The fountain at Hong Kong Park.

Hong Kong is known as a cosmopolitan city, one of Asia’s business centers and shopping capitals. While the city has tourist attractions set in nature such as Victoria Peak and Lantau Island located on its outskirts, not a lot of people know that there are ways to interact with nature within the city itself.
Hong Kong Zoological and Botanical Gardens
The Hong Kong Zoological and Botanical Gardens is located on the northern slope of Victoria Peak in the Central District, its main entrance located at Upper Albert Road. Founded in 1864, the 5.6-hectare property is one of the oldest zoological and botanical gardens in the world, and the oldest park in Hong Kong.
The botanical garden has over 1,000 plant species, including many rare ones. The plants are grouped into thematic gardens, including the Bamboo Garden, which is 10 times bigger than the other gardens; the Camellia Garden, home to around 30 species of camellia; and the Magnolia Garden, which features five species of magnolia.
There is also a greenhouse where various orchids, vines, ferns and carnivorous plants are on display.
History buffs should head to the southern entrance, where a memorial arch dedicated to the Chinese who died assisting the Allies during World Wars I and II is located.
The zoo houses over 50 mammals, 20 reptiles and 600 birds, separate from the Edward Youde Aviary. Its size limits it to keeping small to medium mammals such as orangutans, gibbons, lemurs, meerkats; reptiles like tortoises and pythons; and birds like hornbills, spoonbills, flamingoes and pheasants.
The Hong Kong zoo has been criticized for its inadequate facilities and overcrowded conditions. This unfortunate factor aside, the Hong Kong Zoological and Botanical Gardens is a nice green getaway in the middle of a bustling city.
Admission is free.

Feathered friends at the Edward Youde Aviary (left): a Java sparrow perches on a branch, a Bali myna perches on the banister and a great white pelican almost as tall as its keeper.

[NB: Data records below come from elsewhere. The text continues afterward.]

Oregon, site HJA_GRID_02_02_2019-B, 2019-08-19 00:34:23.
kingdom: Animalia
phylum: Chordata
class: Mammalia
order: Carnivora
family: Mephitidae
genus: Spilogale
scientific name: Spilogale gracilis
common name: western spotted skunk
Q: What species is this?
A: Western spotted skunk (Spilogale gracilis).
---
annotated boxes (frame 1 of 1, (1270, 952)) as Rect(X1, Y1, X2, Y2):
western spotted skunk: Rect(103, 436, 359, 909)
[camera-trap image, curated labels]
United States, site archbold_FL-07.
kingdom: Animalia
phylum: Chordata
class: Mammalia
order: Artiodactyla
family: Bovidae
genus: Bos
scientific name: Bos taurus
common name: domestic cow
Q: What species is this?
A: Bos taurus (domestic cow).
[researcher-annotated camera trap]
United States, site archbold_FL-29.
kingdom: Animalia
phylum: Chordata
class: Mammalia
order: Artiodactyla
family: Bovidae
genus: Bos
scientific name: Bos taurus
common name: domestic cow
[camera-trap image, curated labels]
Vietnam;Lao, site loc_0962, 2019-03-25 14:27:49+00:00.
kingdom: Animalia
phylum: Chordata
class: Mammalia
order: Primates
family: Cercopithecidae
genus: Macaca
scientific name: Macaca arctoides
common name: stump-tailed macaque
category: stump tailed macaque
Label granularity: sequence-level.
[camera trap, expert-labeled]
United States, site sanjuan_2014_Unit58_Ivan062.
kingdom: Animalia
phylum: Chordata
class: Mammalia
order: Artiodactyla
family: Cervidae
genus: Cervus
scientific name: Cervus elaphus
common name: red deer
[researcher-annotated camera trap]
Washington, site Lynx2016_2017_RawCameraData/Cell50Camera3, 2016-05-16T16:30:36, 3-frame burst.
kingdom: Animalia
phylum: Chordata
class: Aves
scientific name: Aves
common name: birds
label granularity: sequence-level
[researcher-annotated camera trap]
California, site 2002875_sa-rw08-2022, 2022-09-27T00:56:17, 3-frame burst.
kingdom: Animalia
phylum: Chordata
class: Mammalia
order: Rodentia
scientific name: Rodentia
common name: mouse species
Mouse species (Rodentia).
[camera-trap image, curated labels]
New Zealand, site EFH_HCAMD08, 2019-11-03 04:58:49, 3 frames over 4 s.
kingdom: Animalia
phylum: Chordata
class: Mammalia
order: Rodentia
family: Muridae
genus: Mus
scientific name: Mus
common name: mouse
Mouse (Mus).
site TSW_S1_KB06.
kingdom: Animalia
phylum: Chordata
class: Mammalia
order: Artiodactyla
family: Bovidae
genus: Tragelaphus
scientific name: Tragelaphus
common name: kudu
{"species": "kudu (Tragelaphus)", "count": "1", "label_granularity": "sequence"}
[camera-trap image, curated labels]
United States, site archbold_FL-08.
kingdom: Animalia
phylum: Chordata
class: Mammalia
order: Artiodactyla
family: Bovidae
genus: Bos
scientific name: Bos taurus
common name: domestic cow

Hong Kong Park and Edward Youde Aviary
The Hong Kong Park is a sprawling eight-hectare public space that opened in 1991 and is considered an award-winning example of the blending of natural landscape and modern design.
It is home to historic buildings such as Flagstaff House, which houses the Flagstaff House Museum of Teaware, as well as buildings from its former incarnation as Victoria Barracks which now have modern uses.
The park also encompasses sports areas, gardens, the Forsgate Conservatory greenhouse and the Edward Youde Aviary.
The Edward Youde Aviary is the largest aviary in Southeast Asia. Named after Sir Edward Youde, governor of Hong Kong from 1982 to 1986, it spans 3,000 sq.m. and is built over a natural valley at the bottom of the northeastern slope of Victoria Peak, a very short walk from the Hong Kong Zoological and Botanical Gardens.
It contains 600 birds of 80 species indigenous to Southeast Asia and New Guinea, including mynas, pelicans and sparrows.
The walk-through aviary is disinfected four times a day. It’s an interesting way to see Hong Kong, as the city is visible from the aviary’s dome enclosure.
Admission is also free.

Pathways meander around the Hong Kong Zoological and Botanical Gardens.